The Atlantic: “Why Black Families Struggle to Build Wealth” — “There’s little disagreement about the fact that economic inequality is problematic. But arguments persist over its origins, solutions, and which economic gaps are ultimately the most pernicious. In his new book, Toxic Inequality: How America’s Wealth Gap Destroys Mobility, Deepens the Racial Divide, and Threatens Our Future, Tom Shapiro, a professor of law and sociology at Brandeis University, lays out how government policy and systemic racism has created vast gaps in wealth between white and black Americans. Shapiro and his colleagues followed 187 families from Boston, St. Louis, and Los Angeles. Half of the families were black and half white. They interviewed them in 1998 and then again in 2010, to see what had changed: how were their kids faring, how had they weathered the recession — were they any better off in 2010 than they had been in 1998?”

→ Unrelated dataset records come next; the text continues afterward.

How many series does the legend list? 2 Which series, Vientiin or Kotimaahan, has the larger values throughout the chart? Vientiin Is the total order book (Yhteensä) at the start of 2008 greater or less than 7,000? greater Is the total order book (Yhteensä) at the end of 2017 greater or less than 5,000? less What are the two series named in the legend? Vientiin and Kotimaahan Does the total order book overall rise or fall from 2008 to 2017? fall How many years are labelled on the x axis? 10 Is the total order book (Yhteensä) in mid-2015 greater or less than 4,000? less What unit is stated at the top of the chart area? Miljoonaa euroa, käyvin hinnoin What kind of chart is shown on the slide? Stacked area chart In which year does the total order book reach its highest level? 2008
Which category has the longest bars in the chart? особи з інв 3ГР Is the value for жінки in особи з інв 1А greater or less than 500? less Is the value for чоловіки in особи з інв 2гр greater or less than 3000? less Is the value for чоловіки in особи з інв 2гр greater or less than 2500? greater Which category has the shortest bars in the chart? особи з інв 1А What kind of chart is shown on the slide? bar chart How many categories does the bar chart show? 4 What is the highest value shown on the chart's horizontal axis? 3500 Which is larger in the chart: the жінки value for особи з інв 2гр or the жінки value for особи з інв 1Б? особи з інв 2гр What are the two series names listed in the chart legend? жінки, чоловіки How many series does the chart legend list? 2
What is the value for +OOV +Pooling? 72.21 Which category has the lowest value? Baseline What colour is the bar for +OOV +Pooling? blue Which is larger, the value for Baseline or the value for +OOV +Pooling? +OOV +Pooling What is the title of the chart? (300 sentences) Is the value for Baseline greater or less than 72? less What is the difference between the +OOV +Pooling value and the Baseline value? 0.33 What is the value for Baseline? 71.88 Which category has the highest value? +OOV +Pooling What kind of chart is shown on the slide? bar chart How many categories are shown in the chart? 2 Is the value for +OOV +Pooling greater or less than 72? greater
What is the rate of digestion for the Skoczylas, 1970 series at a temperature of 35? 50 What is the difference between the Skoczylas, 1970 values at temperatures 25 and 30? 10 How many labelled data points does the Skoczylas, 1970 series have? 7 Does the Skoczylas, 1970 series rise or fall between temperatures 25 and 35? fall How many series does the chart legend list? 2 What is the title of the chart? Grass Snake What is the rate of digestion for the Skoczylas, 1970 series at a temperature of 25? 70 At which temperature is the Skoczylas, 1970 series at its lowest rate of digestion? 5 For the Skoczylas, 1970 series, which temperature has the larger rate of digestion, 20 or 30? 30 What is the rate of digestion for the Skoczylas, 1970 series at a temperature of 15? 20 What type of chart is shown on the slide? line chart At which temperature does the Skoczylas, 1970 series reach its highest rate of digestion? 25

The Atlantic: “American Wealth Is Broken” — “Wealth is a number, sure, but it’s also a feeling. I grew up living with my mom and maternal grandparents, while my dad played and coached in the NBA. For a time, our family’s safety net was held together by my grandfather’s HVAC business, but in 2001, it nearly came apart. That year, the company worked on a project performing mechanical-contracting work at Lincoln Financial Field, the home of the Philadelphia Eagles. The timeline did not account for delays. My grandfather estimates that the company lost $4 million on the project. Our house was put on the market shortly after. I loved that house because it felt like home, but also because it made me feel at home in a predominantly white world, where I felt as if my every move was on display. The house served as a symbol of wealth to justify belonging. When we sold it, I felt exposed, as though my family was showcasing the fragility of black wealth for all to see. I told friends that my family wanted to downsize. I’m sure they saw through the lie.”